Moreover, HEK293T cells, which transiently express both ACE2 and TMPRSS2t, supported the highest levels of infectivity for pseudoviruses. Johnson et al. reported that stable introduction of the spike-activating protease TMPRSS2 further enhanced susceptibility to infection by 5- to 10-fold.⁴⁵

Kumar et al.⁴⁷ assessed the activity of montelukast using an in vitro cell culture model of SARS-CoV2 in VeroE6 cells, and the IC₅₀ of montelukast was measured as 18.82 μM, which fits well with our results.

Significant efficacy of montelukast against COVID-19 has been demonstrated in our study by hybrid in silico and different in vitro tests, but a limitation of the study is that these results have not yet been demonstrated by in vivo studies.

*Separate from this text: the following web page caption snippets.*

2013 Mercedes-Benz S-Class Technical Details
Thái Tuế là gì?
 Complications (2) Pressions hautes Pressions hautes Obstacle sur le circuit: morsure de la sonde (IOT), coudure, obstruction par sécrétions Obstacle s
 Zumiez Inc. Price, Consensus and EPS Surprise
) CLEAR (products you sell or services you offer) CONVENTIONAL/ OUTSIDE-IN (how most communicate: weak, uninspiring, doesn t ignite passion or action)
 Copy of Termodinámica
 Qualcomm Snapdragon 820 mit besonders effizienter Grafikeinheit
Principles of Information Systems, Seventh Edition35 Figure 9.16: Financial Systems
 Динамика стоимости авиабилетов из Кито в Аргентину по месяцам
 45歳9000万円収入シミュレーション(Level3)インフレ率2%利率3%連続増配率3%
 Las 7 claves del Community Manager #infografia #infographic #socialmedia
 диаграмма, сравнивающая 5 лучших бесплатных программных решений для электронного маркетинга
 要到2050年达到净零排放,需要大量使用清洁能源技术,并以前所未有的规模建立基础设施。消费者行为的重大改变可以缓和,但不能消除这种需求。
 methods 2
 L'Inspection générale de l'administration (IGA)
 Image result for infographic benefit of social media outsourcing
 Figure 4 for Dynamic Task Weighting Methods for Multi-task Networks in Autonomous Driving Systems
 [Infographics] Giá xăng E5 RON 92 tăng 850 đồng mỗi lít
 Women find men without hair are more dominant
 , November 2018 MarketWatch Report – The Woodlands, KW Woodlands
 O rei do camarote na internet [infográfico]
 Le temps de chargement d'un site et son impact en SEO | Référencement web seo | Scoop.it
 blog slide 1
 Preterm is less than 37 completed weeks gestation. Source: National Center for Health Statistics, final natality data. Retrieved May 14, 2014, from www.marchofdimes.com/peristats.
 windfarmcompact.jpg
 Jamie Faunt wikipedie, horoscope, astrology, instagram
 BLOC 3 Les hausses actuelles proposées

Since montelukast is an approved drug and has been widely used in the market for over 20 years against asthma, its side effects have been well studied and the results show that it is a well-tolerated drug even at very high doses (>200 mg/day). Since its patent expired in 2012, its clinical usage for COVID-19 can be urgently considered. Thus, phase-II clinical studies of montelukast by our group³² have also been initiated in nine different centers in Turkey (clinicaltrials.gov, NCT04718285).

Materials and methods

Molecular modeling studies

Before the molecular docking and MD simulations, both ligand structure and used target protein structures were prepared. Montelukast structure was downloaded from PubChem (https://pubchem.ncbi.nlm.nih.gov/) and LigPrep module of the Maestro molecular modeling package was used in ligand preparation with OPLS3e force field. Epik was used in the determination of the protonation states at neutral pH.⁴⁸ While the crystal structure of Mpro, which was recently solved by our research group (PDB: 7CWB) at near-physiological temperature,³² was used in docking and MD simulations, the 6M0J PDB-coded structure was used in drug docking and all-atom MD simulations for the spike/ACE-2 region. The protein preparation tool of Maestro was used in both targets at physiological pH. Bond orders are assigned, and hydrogens were added. Disulfide bonds were created, and missing side chains were fixed using Prime.⁴⁹ Water molecules beyond 5 Å from hetero groups were removed. PROPKA was used in the protonation states of the residues. OPLS3e force field was used in the restraint minimization with heavy atom convergence of 0.3 Å.

Noncovalent docking

The prepared target proteins and ligand structure were used for molecular docking simulations. We performed a grid-based docking method (Glide/SP) at the docking.⁵⁰ The binding site of the Mpro was defined by centering grids at the centroid of a set of three crucial residues in ligand binding, namely His41, Cys145, and Glu166. Ali and Vijayan⁵¹ described very strong and sustained salt bridge interactions between Lys417 of SARS-CoV-2 spike RBD and Asp30 of ACE-2. Thus, the corresponding residues at the spike/ACE-2 were used in grid generation. Top-docking poses obtained from noncovalent docking are used in all-atom MD simulations. For the SARS-CoV-2 spike mutation studies, grid maps are generated from three different points (from Asn501 for WT and N501Y mutant, from K417 for WT and K417N mutant, and from E484 for WT and E484K mutant structures).

Covalent docking

When the ligand forms a covalent bond with a binding pocket residue, the binding energy of the ligand is not only from the construction of a covalent bond but also from stabilizing nonbonding interactions. Here, we used a covalent docking module from Maestro, which selects the top-covalent bond poses using the Prime energy model.⁵² In this method, docking starts with Glide docking with the reactive residue trimmed to alanine residue. The reactive residue of the target protein is then added and sampled to form a covalent bond with the ligand in different poses. Formed poses with covalent bond are minimized using the Prime VSGB2.0 energy model to score the top-covalent poses. In covalent docking, the ligand binding site was detected from three crucial residues at the Mpro, namely His41, Cys145, and Glu166. As the reaction type, the “nucleophilic addition to a double bond” option is selected with the guidance of the covalent bonded co-crystalized structures of inhibitors at the Mpro. In the docking process, default parameters were used.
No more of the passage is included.